**GOAL OF THE EXERCISE:** Can you reproduce, word for word, the part of the records that begins with the line containing "Could you tell which of" (that line included) and runs through the end of the records, leaving the pictures out?

**EXERCISE DATA:**
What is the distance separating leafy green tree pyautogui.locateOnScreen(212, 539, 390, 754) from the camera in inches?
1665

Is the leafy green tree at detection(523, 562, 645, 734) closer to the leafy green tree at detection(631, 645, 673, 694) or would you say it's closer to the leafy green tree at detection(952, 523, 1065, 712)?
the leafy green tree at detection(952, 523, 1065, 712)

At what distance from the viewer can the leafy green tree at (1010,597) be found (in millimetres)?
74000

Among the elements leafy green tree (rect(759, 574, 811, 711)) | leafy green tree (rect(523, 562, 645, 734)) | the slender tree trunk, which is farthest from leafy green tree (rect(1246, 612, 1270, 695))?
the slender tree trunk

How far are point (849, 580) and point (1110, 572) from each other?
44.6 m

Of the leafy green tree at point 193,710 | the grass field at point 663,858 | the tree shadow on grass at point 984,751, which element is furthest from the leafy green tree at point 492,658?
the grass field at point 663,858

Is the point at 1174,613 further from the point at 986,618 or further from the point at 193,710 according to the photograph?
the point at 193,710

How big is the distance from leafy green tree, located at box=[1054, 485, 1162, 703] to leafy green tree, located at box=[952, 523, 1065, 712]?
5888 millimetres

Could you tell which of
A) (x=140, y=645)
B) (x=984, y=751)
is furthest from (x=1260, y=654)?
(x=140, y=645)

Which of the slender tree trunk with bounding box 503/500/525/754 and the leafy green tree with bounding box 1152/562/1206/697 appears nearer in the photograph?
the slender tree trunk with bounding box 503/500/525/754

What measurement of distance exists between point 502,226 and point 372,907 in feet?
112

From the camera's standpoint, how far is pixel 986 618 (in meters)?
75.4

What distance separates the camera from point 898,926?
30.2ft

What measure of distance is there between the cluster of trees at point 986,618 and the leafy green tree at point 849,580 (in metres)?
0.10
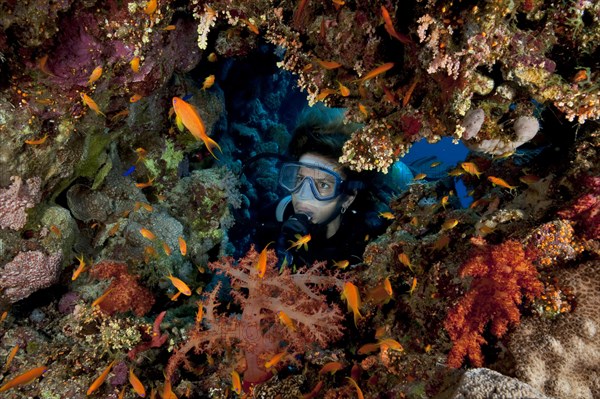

**RESPONSE:**
Could you tell which of
A) (x=140, y=645)
B) (x=984, y=751)
is furthest from (x=1260, y=654)?
(x=140, y=645)

Which of the slender tree trunk with bounding box 503/500/525/754 and the leafy green tree with bounding box 1152/562/1206/697 appears nearer in the photograph?
the slender tree trunk with bounding box 503/500/525/754

What measurement of distance exists between point 502,226 and point 372,907 in feet?
112

From the camera's standpoint, how far is pixel 986 618 (in meters)?
75.4

What distance separates the camera from point 898,926?
30.2ft

What measure of distance is there between the cluster of trees at point 986,618 and the leafy green tree at point 849,580 (in metres)?
0.10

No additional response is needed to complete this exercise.